Stanley sets up the Gardner family quickly, allowing the actors easy chemistry to do the work and make them easily and instantly likeable. Cage is mostly very contained with the odd, awesome, wacky slip but the rest of the cast react to him like a goofball husband and a slightly embarrassing dad and it works and makes the family feel real – not like Nic Cage chewing on three cardboard cut-outs.
Richardson’s characters barely masked pain is tangible and makes later traumatising events doubly devastating while Meyer and Arthur’s teens feel real and relatable. Lavinia is the standout though – a heroine that embraces the strange energy and even makes it seem cool. She seems like a British Maika Monroe and I am looking forward to seeing what she gets up to next.

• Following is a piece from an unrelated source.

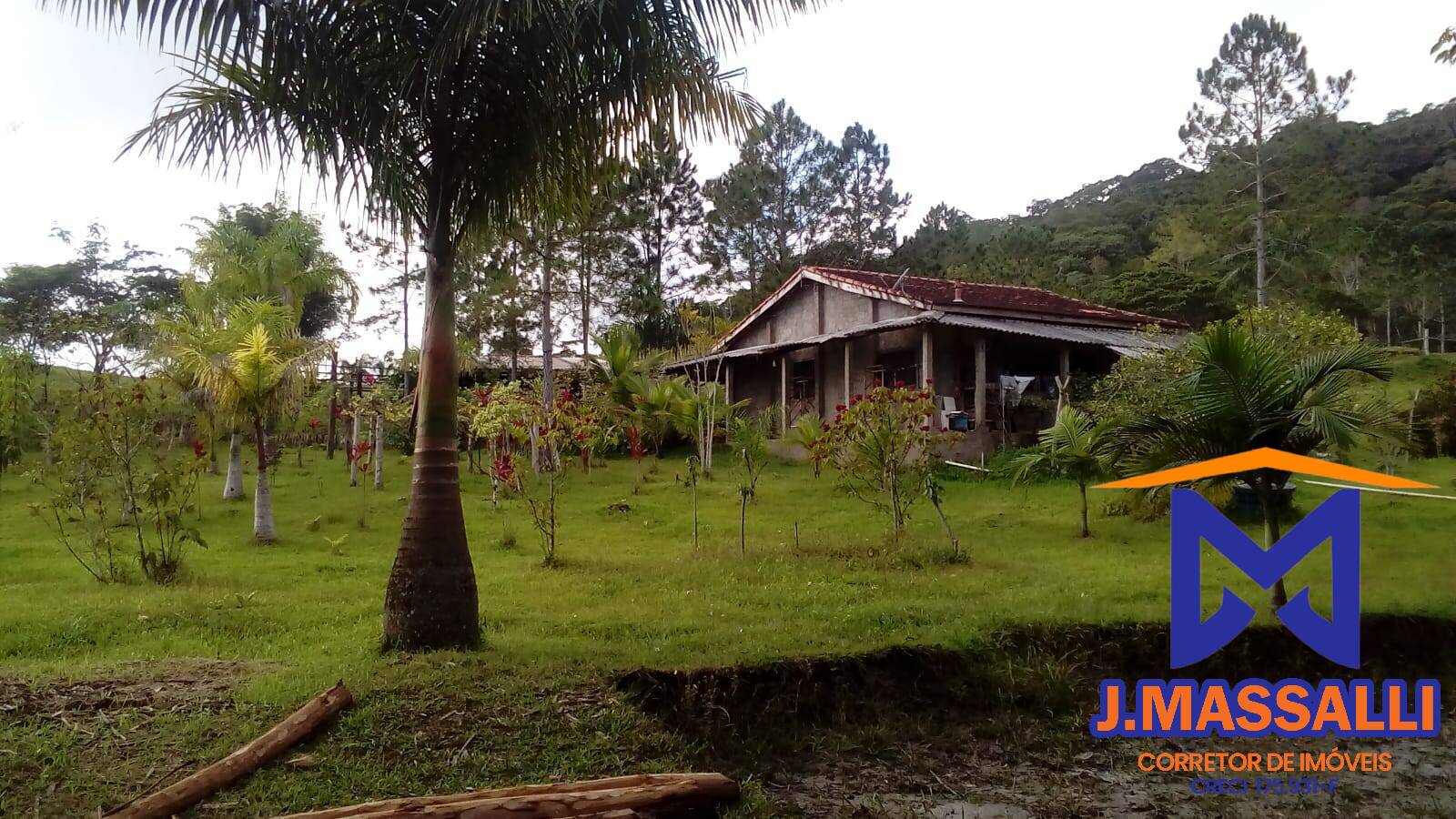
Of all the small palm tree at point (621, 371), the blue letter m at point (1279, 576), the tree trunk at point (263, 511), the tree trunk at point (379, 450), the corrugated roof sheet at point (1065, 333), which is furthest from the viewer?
the small palm tree at point (621, 371)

Production company SpectreVision is already so happy with this film that they have got Richard Stanley on Lovecraft’s ‘The Shadow Over Innsmouth’ next with hopes and plans of a Stanley shepherded H.P.LCU. It feels like Eliot Knight’s charismatic scientist Ward may be about to become the connective tissue and I cannot wait. He provides a charming and intelligent hero here and would make a great storytelling investigative interloper – a character present in so many of Lovecraft’s works – on which to hang an ongoing series.

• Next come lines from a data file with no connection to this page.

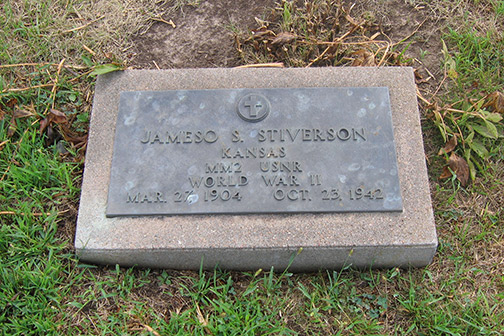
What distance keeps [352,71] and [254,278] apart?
126cm

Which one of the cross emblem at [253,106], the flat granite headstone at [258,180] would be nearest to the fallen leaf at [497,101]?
the flat granite headstone at [258,180]

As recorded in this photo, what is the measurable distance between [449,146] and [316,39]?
1.11 metres

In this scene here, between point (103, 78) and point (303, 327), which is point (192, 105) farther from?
point (303, 327)

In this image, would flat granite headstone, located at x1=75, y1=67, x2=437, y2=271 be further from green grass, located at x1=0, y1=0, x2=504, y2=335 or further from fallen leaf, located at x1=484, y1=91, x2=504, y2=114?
fallen leaf, located at x1=484, y1=91, x2=504, y2=114

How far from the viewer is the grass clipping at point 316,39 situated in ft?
9.57

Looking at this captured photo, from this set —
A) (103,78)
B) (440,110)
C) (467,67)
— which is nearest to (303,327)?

Richard Stanley has an eye for the unusual and the offbeat natural visual and tonal talent to bring it to life. Leaving him to do this – as opposed to messing with his vision, firing him, and blaming him for a failure like on Island of Dr. Moreau – with properties he clearly cherishes and has the knack for is a no-brainer.
With Color Out of Space Richard Stanley has conjured up a Lovecraft adaptation that is a wild and transcendental hoot and plays like Annihilation meets The Thing meets the Stephen King “meteor shit” segment of Creepshow with a Nic Cage-rage chaser.
Color Out of Space is released in the UK on the 28th of February.